### [Try it]
Set down a true copy of the data, with all pictures left out.

== Provided information

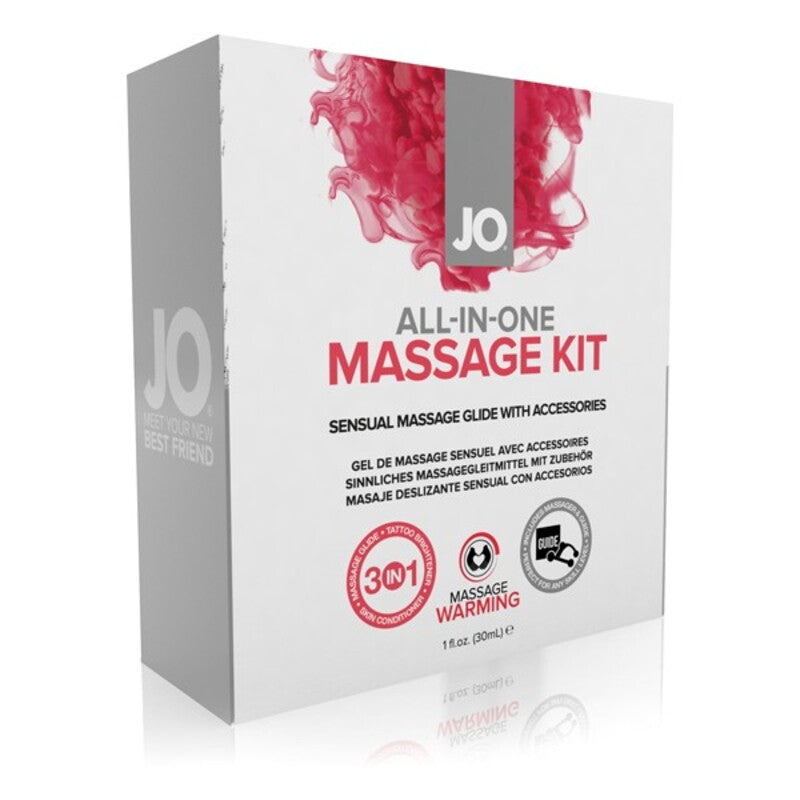 Weekender Kit Strawberry System Jo 251500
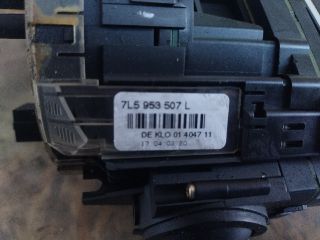 bontott PORSCHE CAYENNE Komplett Kormánykapcsoló (Bajuszkapcsoló)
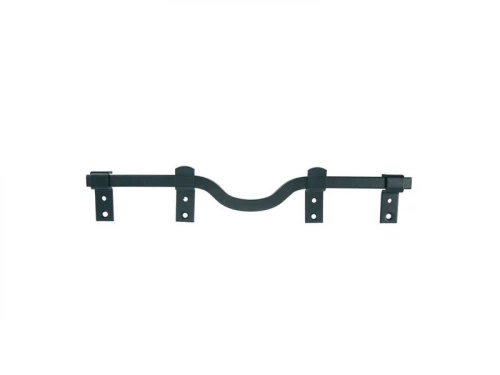 Barre De Sécurité En Acier Zingué Pour Volets, L.41 Cm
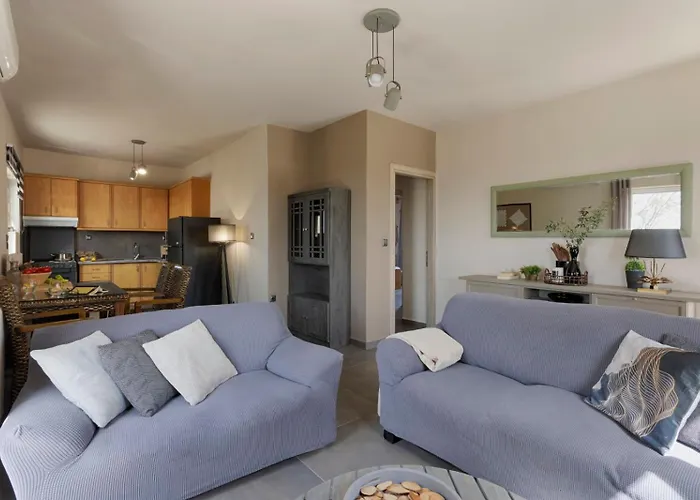 Ethos Retreat, Luxury Apartman *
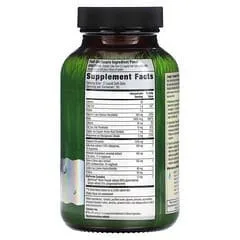 Комплекс для более длинных и сильных волос, ногтей, 60 капс, Irwin Naturals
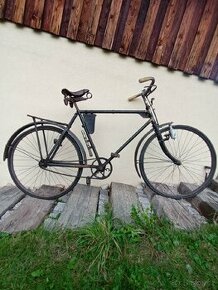 Historické praporkové kolo, ČZ zbrojovka Strakonice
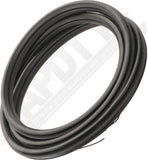 APDTY 175799 Weatherstrip Seal - Rear, Driver or Passenger Side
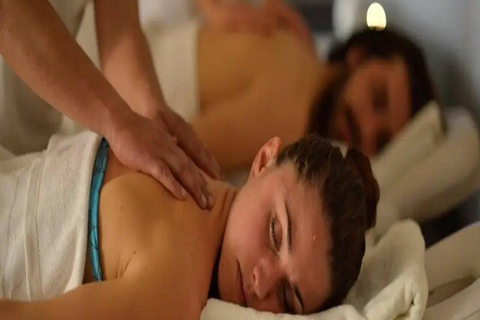 Dia de spa (talassoterapia) em Hammamet Yasmine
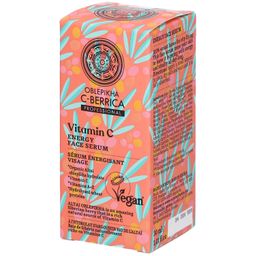 Oblepikha C-Berrica Sérum visage énergisant à la vitamine C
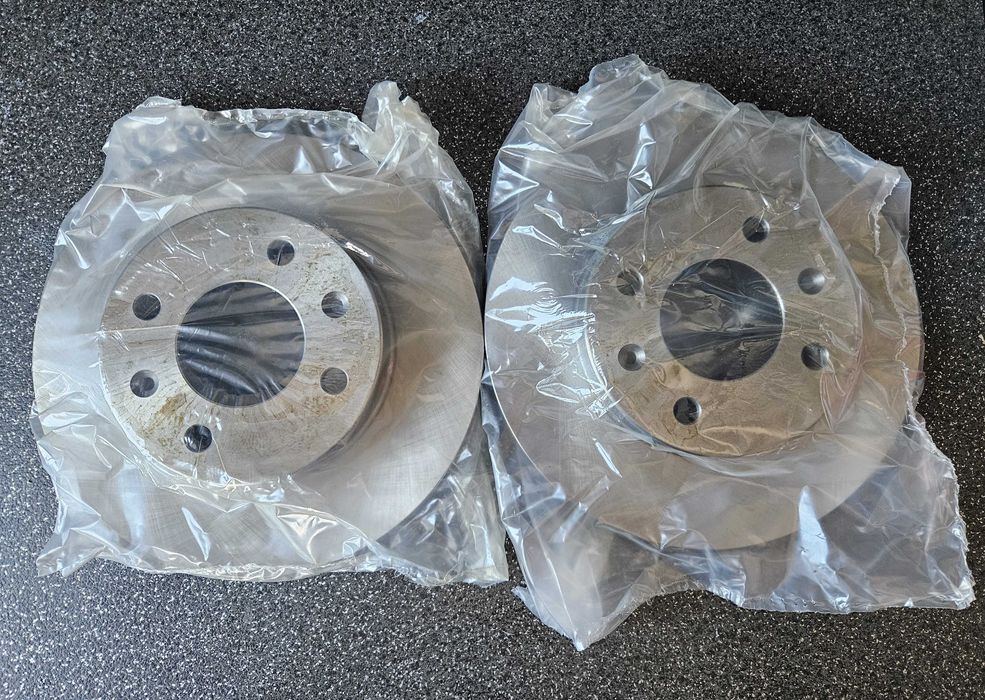 Discos travão - FERODO DDF1268 - Kia Picanto / Hyundai I10 - NOVOS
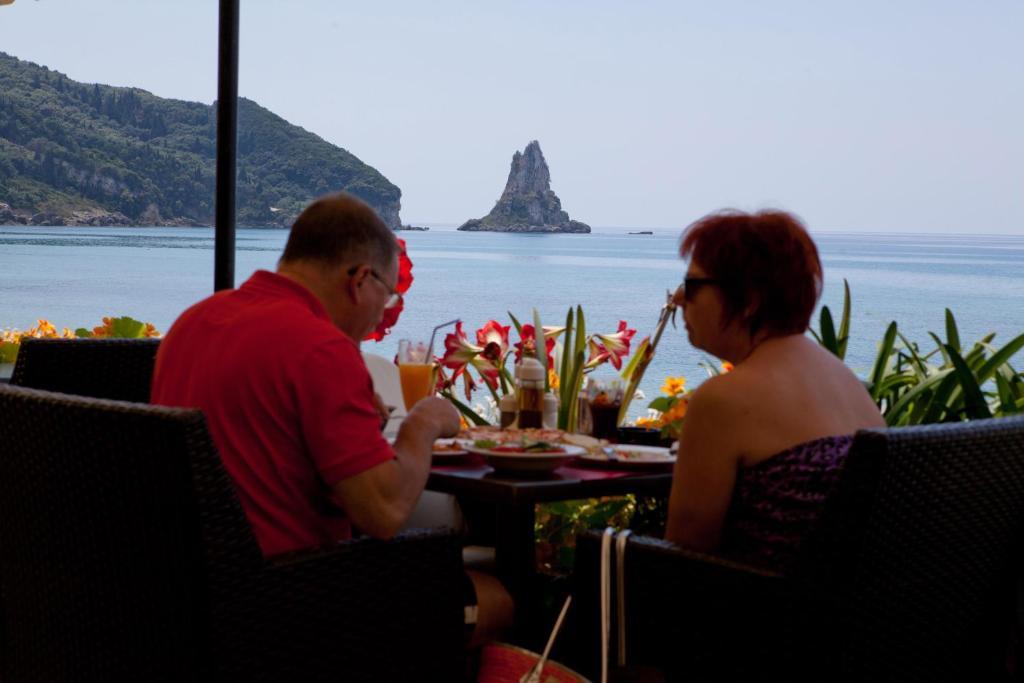 Dandidis Seaside Guest house *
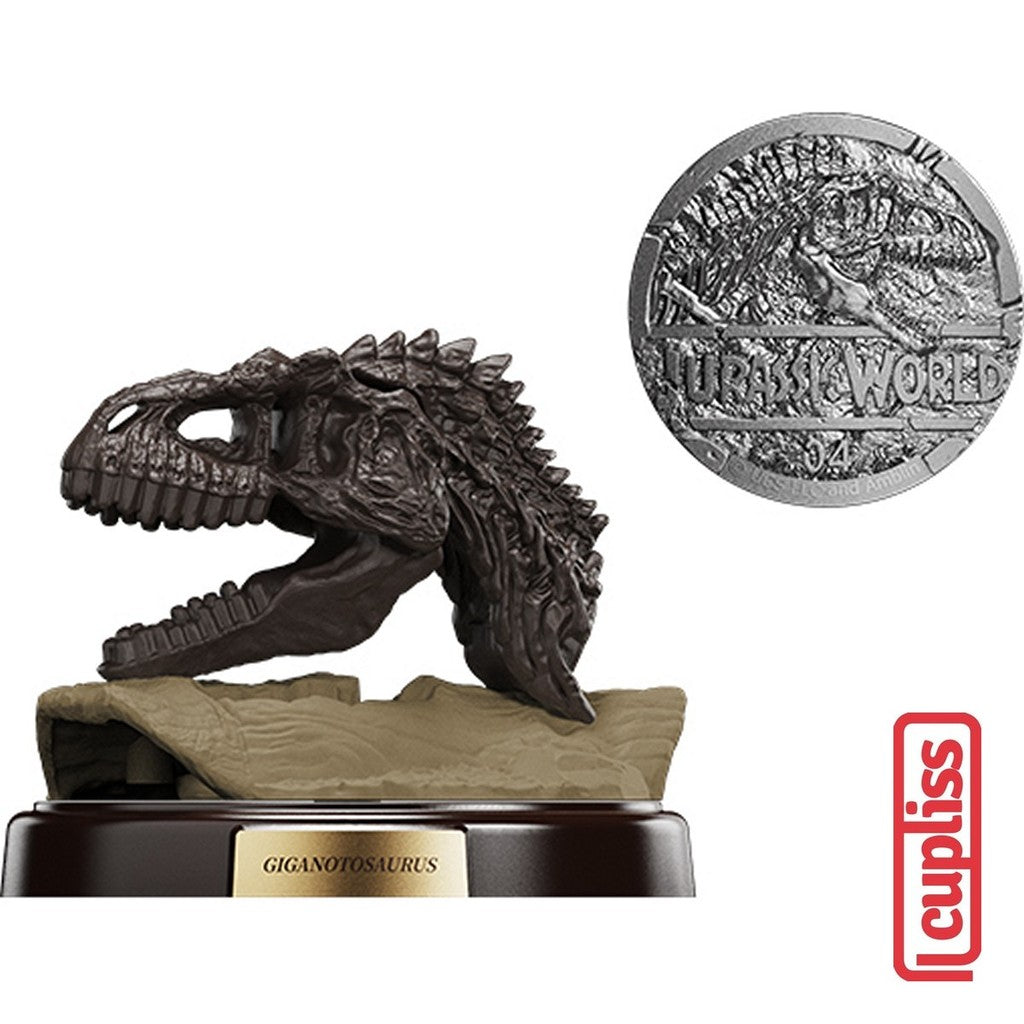 BLOKEES Figure Jurassic World Terraventure TS04 75644 Dinosaur Proliferation Crisis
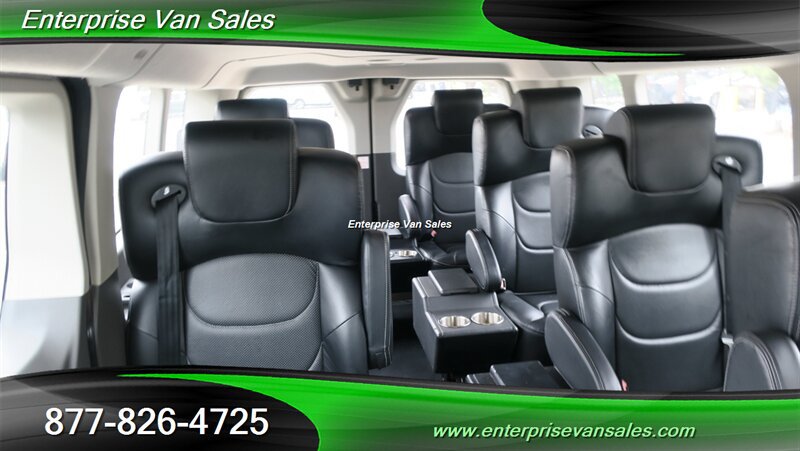 Used 2024 Ford Transit 350 XLT RWD image 14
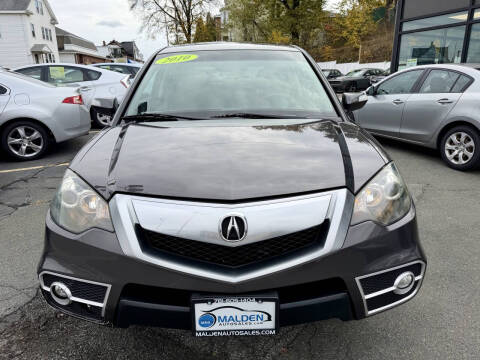 2010 Acura RDX SH-AWD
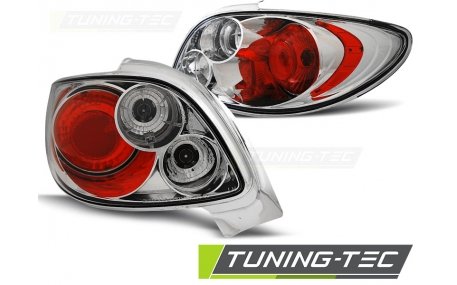 Фонари задние Peugeot 206 CC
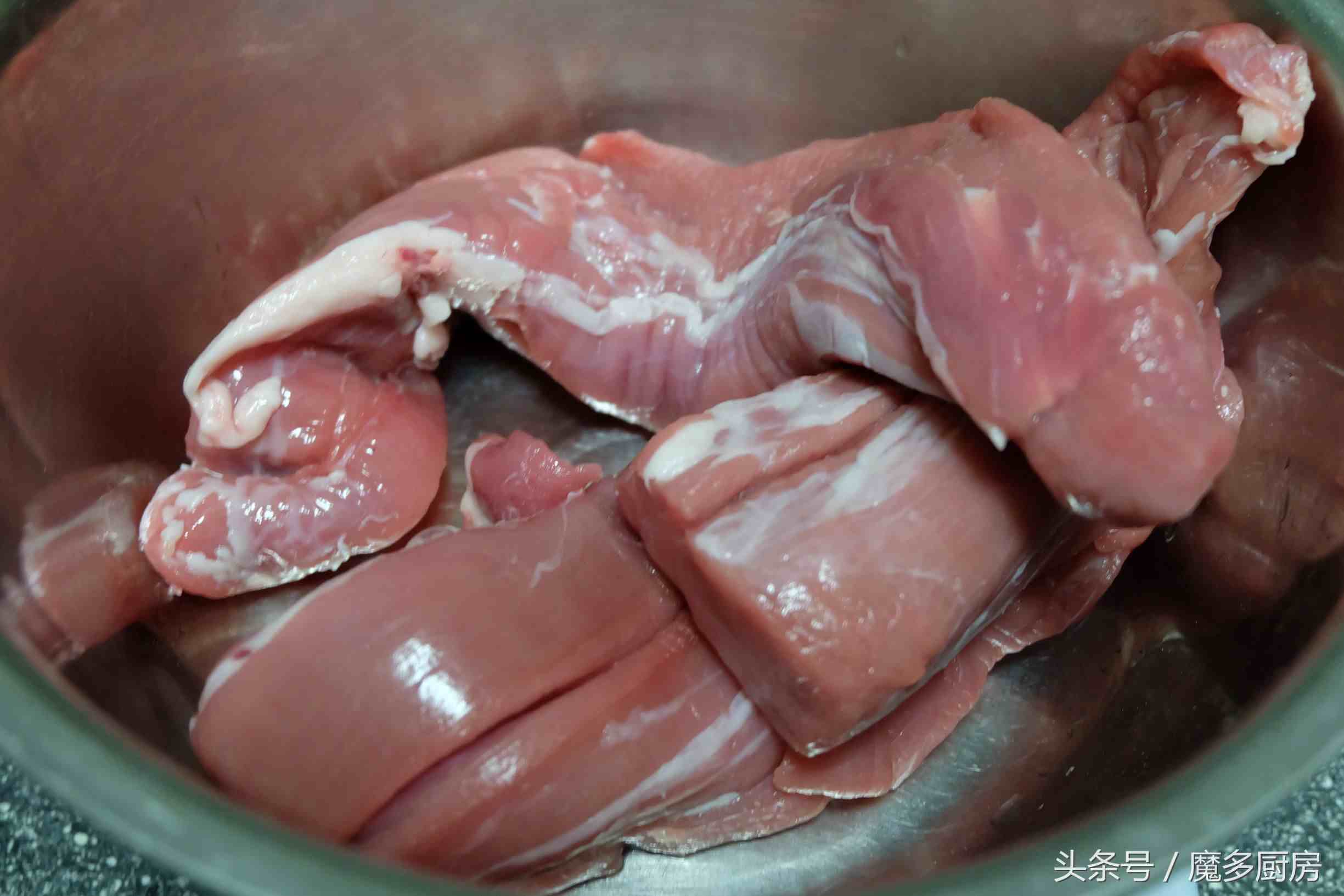 自制肉松|美味肉松怎么做？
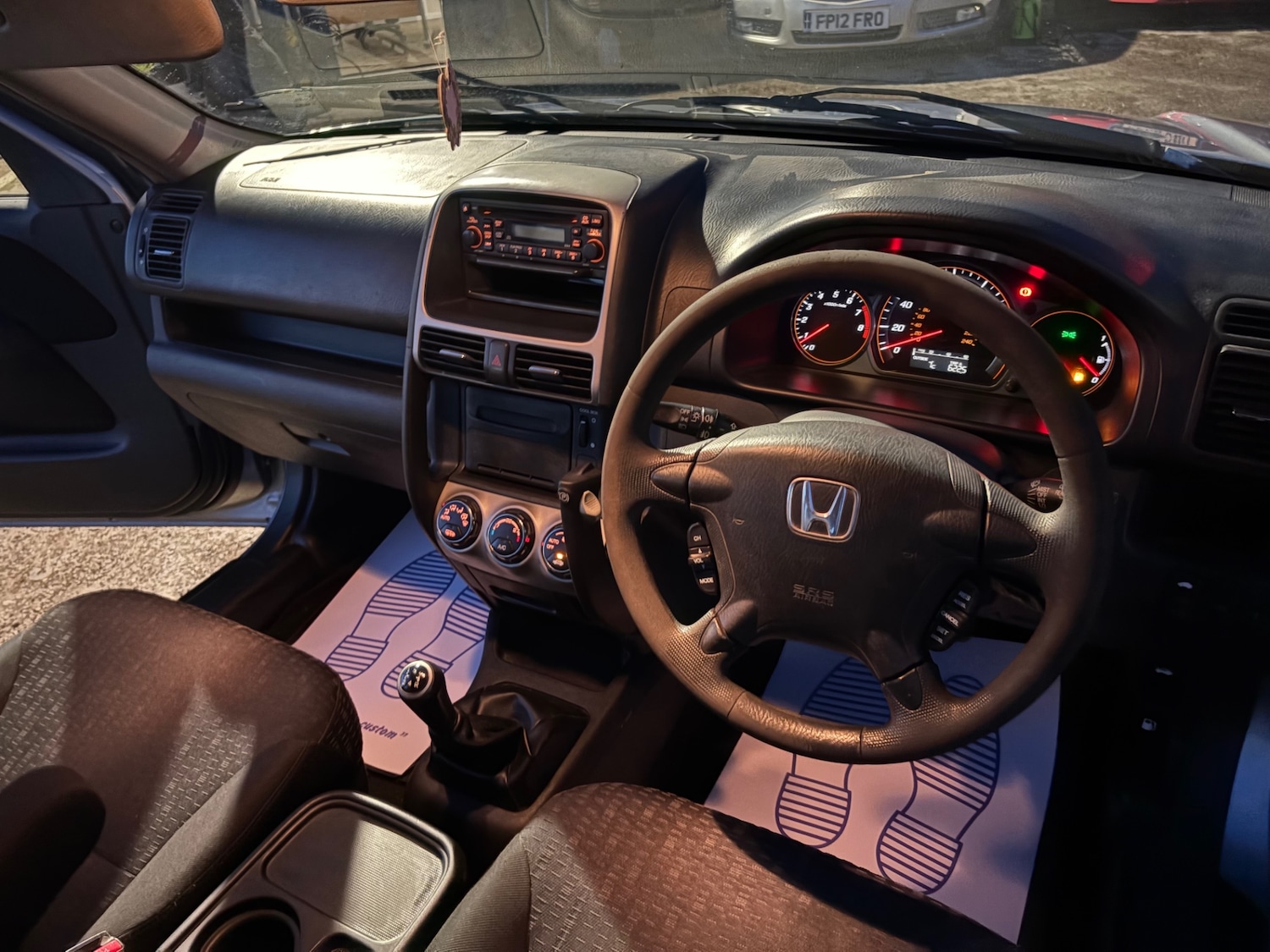 Used Honda CR-V 2006 for sale - 76697255: Photo 7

====

### [Worked solution]
 Weekender Kit Strawberry System Jo 251500
 bontott PORSCHE CAYENNE Komplett Kormánykapcsoló (Bajuszkapcsoló)
 Barre De Sécurité En Acier Zingué Pour Volets, L.41 Cm
 Ethos Retreat, Luxury Apartman *
 Комплекс для более длинных и сильных волос, ногтей, 60 капс, Irwin Naturals
 Historické praporkové kolo, ČZ zbrojovka Strakonice
 APDTY 175799 Weatherstrip Seal - Rear, Driver or Passenger Side
 Dia de spa (talassoterapia) em Hammamet Yasmine
 Oblepikha C-Berrica Sérum visage énergisant à la vitamine C
 Discos travão - FERODO DDF1268 - Kia Picanto / Hyundai I10 - NOVOS
 Dandidis Seaside Guest house *
 BLOKEES Figure Jurassic World Terraventure TS04 75644 Dinosaur Proliferation Crisis
 Used 2024 Ford Transit 350 XLT RWD image 14
 2010 Acura RDX SH-AWD
 Фонари задние Peugeot 206 CC
 自制肉松|美味肉松怎么做？
 Used Honda CR-V 2006 for sale - 76697255: Photo 7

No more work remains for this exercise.